Reforma Administrativa e os Empecilhos à Liberdade Associativa e Sindical no Setor Público Brasileiro

Neste último artigo da série sobre fundamentos e diretrizes da ocupação no setor público brasileiro, vamos tratar da liberdade de organização e autonomia de atuação sindical.

Apesar de mencionar os direitos de livre associação sindical e de greve na administração pública (este último pendente de regulamentação em lei específica), a Constituição de 1988 não assegurou explicitamente o direito de negociação coletiva. Isso criou um vácuo jurídico nas relações trabalhistas entre os servidores e o Estado, embora a Lei 8.112/1990, que dispõe sobre o regime jurídico dos servidores federais, preveja garantias para o exercício da atividade sindical e aluda à negociação coletiva. Além disso, vigora no país, desde março de 2013, a Convenção 151 da Organização Internacional do Trabalho (OIT), que trata do tema.

Esse vácuo normativo ensejou constantes dificuldades e tensões na relação entre governos e servidores. Entretanto, a vigência de um ambiente mais democrático, até recentemente, favoreceu a solução dos conflitos, ainda que a custas de processos de negociação bastante morosos e de longas greves. A falta de regulamentação dos direitos de negociação e de greve do funcionalismo, portanto, não impediu o diálogo e a construção de alternativas para a solução dos conflitos trabalhistas no setor público.
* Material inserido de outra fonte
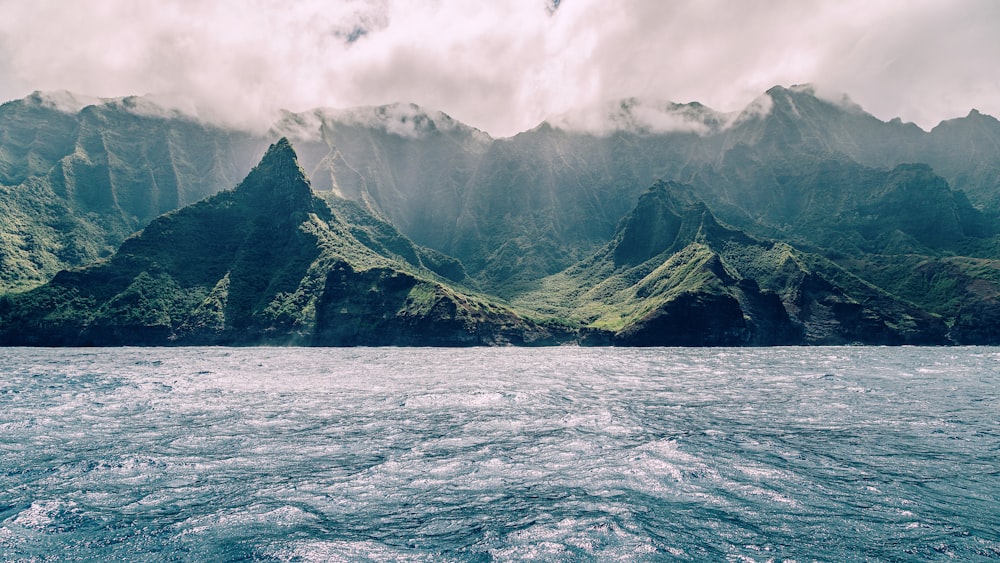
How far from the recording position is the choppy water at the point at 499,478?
23266 millimetres

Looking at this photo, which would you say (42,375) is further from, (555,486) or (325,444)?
(555,486)

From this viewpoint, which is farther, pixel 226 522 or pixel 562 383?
pixel 562 383

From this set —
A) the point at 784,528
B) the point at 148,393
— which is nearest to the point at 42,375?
the point at 148,393

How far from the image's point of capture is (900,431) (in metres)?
48.4

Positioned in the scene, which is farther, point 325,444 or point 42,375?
point 42,375

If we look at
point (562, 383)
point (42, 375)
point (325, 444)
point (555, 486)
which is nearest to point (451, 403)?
point (325, 444)

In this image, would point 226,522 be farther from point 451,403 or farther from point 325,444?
point 451,403

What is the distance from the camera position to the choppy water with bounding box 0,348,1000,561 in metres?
23.3

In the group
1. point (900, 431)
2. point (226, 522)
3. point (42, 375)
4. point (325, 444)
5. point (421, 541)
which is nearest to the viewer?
point (421, 541)

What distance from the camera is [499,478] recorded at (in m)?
34.0

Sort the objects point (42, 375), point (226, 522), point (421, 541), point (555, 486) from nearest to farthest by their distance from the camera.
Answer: point (421, 541) → point (226, 522) → point (555, 486) → point (42, 375)

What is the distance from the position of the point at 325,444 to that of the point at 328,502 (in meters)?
15.4

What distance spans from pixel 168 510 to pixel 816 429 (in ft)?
172

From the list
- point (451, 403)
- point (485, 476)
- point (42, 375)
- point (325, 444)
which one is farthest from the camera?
point (42, 375)
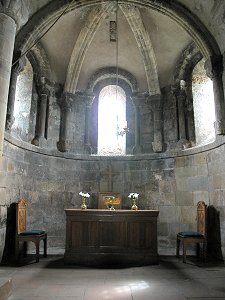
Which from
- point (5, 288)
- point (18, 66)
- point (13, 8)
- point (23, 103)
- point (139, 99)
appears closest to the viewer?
point (5, 288)

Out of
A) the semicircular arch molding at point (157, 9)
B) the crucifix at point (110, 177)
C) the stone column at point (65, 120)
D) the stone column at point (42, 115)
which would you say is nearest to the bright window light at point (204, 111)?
the semicircular arch molding at point (157, 9)

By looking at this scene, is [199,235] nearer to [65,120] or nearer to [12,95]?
[65,120]

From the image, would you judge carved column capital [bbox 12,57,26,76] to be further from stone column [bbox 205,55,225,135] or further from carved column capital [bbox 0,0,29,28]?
stone column [bbox 205,55,225,135]

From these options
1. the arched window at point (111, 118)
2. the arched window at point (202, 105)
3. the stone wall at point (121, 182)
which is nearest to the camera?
the stone wall at point (121, 182)

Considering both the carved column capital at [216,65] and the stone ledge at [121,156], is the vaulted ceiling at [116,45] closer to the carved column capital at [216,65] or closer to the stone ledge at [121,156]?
the carved column capital at [216,65]

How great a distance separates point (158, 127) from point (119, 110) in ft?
5.28

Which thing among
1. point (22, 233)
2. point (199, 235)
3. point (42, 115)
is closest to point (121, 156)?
point (42, 115)

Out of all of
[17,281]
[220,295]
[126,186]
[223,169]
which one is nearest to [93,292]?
[17,281]

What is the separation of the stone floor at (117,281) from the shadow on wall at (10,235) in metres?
0.62

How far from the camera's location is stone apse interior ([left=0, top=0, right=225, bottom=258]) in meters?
6.85

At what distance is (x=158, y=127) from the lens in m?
8.62

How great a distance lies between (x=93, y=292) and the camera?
3883 millimetres

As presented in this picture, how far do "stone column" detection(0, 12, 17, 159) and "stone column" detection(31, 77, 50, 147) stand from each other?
3467 millimetres

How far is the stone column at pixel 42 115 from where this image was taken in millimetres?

Entretanto, atualmente, os espaços de diálogo e concertação, inclusive no âmbito parlamentar, se encontram fortemente limitados ou mesmo inacessíveis ao movimento sindical dos servidores. Assiste-se, com frequência, a ataques de ministros de Estado e do próprio presidente da República aos servidores, em todos os níveis da administração pública federal, inviabilizando qualquer tentativa de diálogo. Nesse contexto, a ausência de regulamentação dos direitos de negociação e de greve acirrará os conflitos entre governo e servidores, com consequências danosas para a sociedade.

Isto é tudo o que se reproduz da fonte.